Concetti Chiave
- Ogni caso d'uso è descritto in modo chiaro e comprensibile per stakeholder non tecnici, utilizzando un linguaggio semplice per evitare ambiguità.
- La corretta analisi dei requisiti è fondamentale per evitare errori nel sistema finale, incidendo su funzionalità, risorse e supporto esecutivo.
- I requisiti software sono classificati in requisiti utente e requisiti di sistema, con dettagli funzionali e non funzionali che garantiscono un'adeguata copertura delle esigenze.
- Le tecniche di raccolta dei requisiti, come interviste e focus group, sono essenziali per ottenere informazioni utili e coinvolgere gli stakeholder nel processo.
- I problemi di ambito e comprensione possono ostacolare la traduzione dei bisogni degli stakeholder in specifiche tecniche, rendendo necessario un linguaggio comune e una gestione dei conflitti.
Indice
Descrizione dei casi d'uso
- Ogni caso d'uso è accompagnato da una descrizione chiara e comprensibile agli stakeholder non tecnici.
- Il linguaggio utilizzato è naturale e semplice per evitare ambiguità.
- La descrizione inizia con il "happy path" e può includere varie alternative e eccezioni.
- I requisiti riflettono le esigenze degli utenti e il dominio del problema.
- I requisiti sono raccolti con la collaborazione tra stakeholder con diversi background.
- La definizione dei requisiti comprende funzionalità, servizi, modalità operative e gestione dei dati.
Errori nell'analisi dei requisiti
- L'errore nell'analisi dei requisiti può introdurre errori nel sistema finale.
- Dimenticanza di funzionalità.
- Realizzazione di requisiti irrilevanti o inutili.

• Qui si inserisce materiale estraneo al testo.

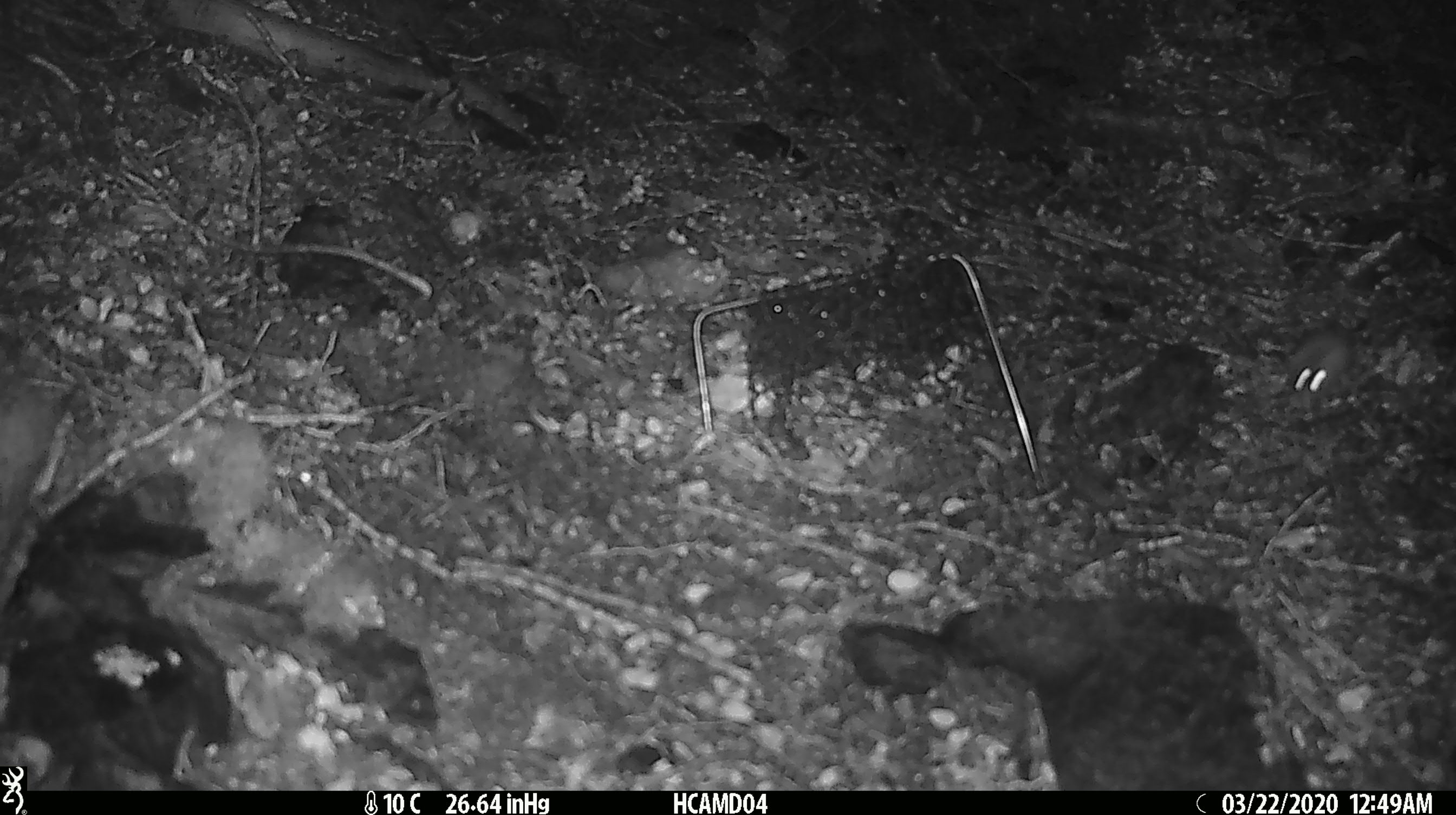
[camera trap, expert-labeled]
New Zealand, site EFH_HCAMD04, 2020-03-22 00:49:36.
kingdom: Animalia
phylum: Chordata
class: Mammalia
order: Rodentia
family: Muridae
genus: Mus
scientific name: Mus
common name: mouse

- Resistenza al cambiamento da parte degli stakeholder.
- Introduzione di errori sistematici nell'interpretazione dei requisiti.
- ISO 13407/Human-centred design process per l'analisi dei requisiti.
- Importanza di fondare il progetto sui reali bisogni degli utenti.
- Ogni stakeholder può fornire descrizioni strategiche e operative per il sistema.
- Sono coinvolti nella definizione dei requisiti e nella definizione degli obiettivi del sistema.
Le pagine evidenziano l'importanza di una corretta analisi e documentazione dei requisiti software, enfatizzando la collaborazione tra stakeholder e l'approccio centrato sull'utente per garantire lo sviluppo di sistemi software che rispondano efficacemente alle esigenze reali e migliorino l'esperienza dell'utente.
Classificazione dei requisiti
- Requisiti software divisi in due categorie principali:
- Requisiti utente (user requirements): esigenze specifiche degli utenti finali.
- Requisiti di sistema (system requirements): dettagli tecnici per soddisfare i requisiti degli utenti.
- Requisiti funzionali: descrivono cosa fa il sistema.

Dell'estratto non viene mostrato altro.